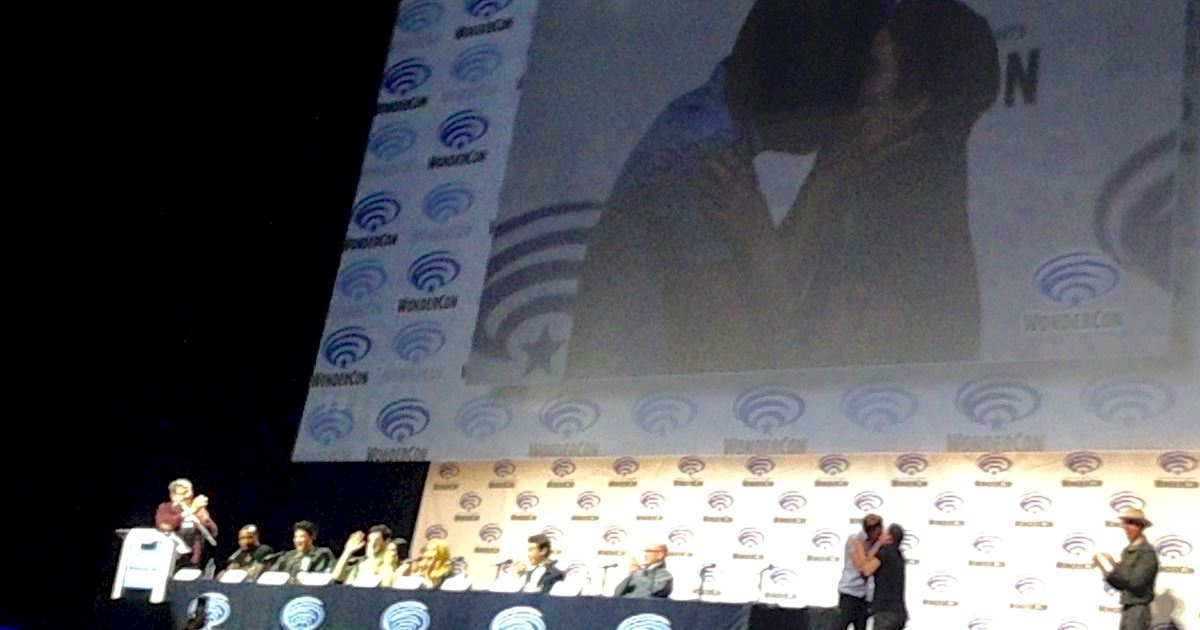 Shadowhunters - Live Updates! The Shadowhunters Cast at WonderCon! - 991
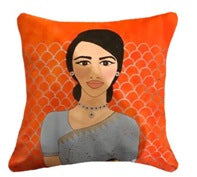 """Girl in powder blue sari' Cushion"
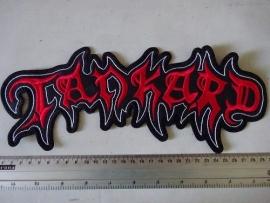 TANKARD - RED/WHITE NAME LOGO
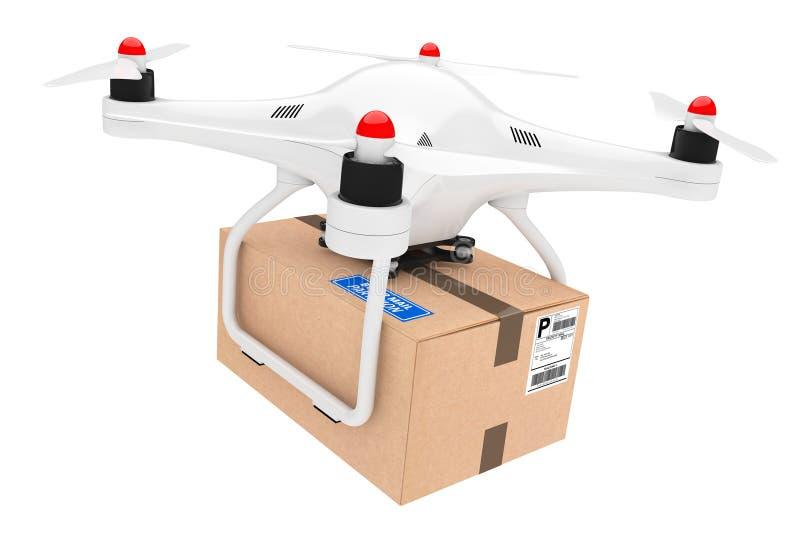 Concetto di trasporto del pacchetto Fuchi di Quadrocopter che consegnano un pacchetto royalty illustrazione gratis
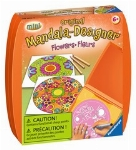 MINI MANDALA - DESIGNER - FLEURS
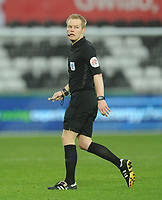 Referee Gavin Ward<br /> <br /> Photographer Kevin Barnes/CameraSport<br /> <br /> The EFL Sky Bet Championship - Swansea City v Bolton Wanderers - Saturday 2nd March 2019 - Liberty Stadium - Swansea<br /> <br /> World Copyright © 2019 CameraSport. All rights reserved. 43 Linden Ave. Countesthorpe. Leicester. England. LE8 5PG - Tel: +44 (0) 116 277 4147 - admin@camerasport.com - www.camerasport.com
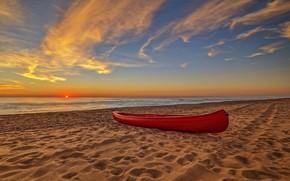 Картинка песок, закат, следы, побережье, лодка, Греция, Zacharo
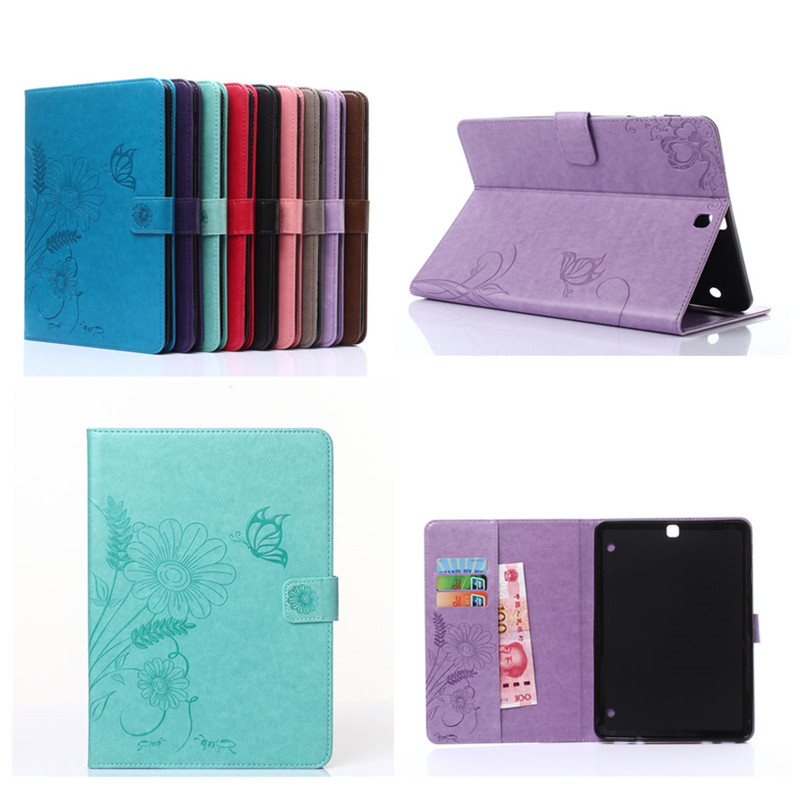 GY Luxury Tablet Cover Case For Samsung Galaxy Tab S2 9.7 inch SM-T810 SM-T815 PU Leather Flip Wallet Stand Cover For T810 T815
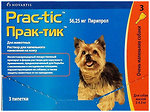 Фото Novartis Капли Prac-tic для собак 2-4.5 кг 1 шт.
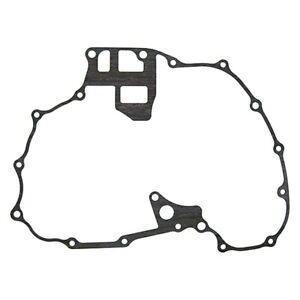 For Honda Pioneer 700 2014-2019 Namura Rear Crank Case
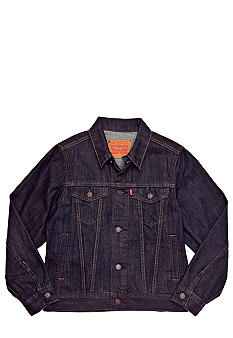 Levi's Standard Fit Trucker Jacket Boys 8-20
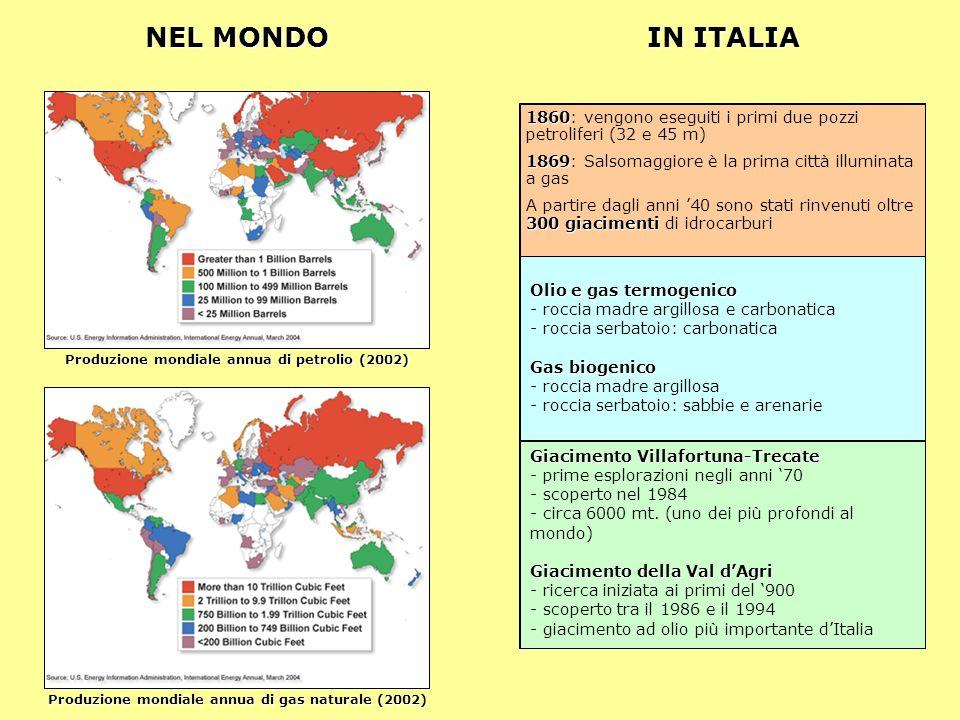 NEL MONDO IN ITALIA. 1860: vengono eseguiti i primi due pozzi petroliferi (32 e 45 m) 1869: Salsomaggiore è la prima città illuminata a gas.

### ASSIGNED TASK
Using the entries above, extract exactly the lines from the one that contains "in powder blue" through the one that contains "MINI MANDALA - DESIGNER - FLEURS". Do not carry over any pictures.

### ANSWER AREA
 """Girl in powder blue sari' Cushion"
 TANKARD - RED/WHITE NAME LOGO
 Concetto di trasporto del pacchetto Fuchi di Quadrocopter che consegnano un pacchetto royalty illustrazione gratis
 MINI MANDALA - DESIGNER - FLEURS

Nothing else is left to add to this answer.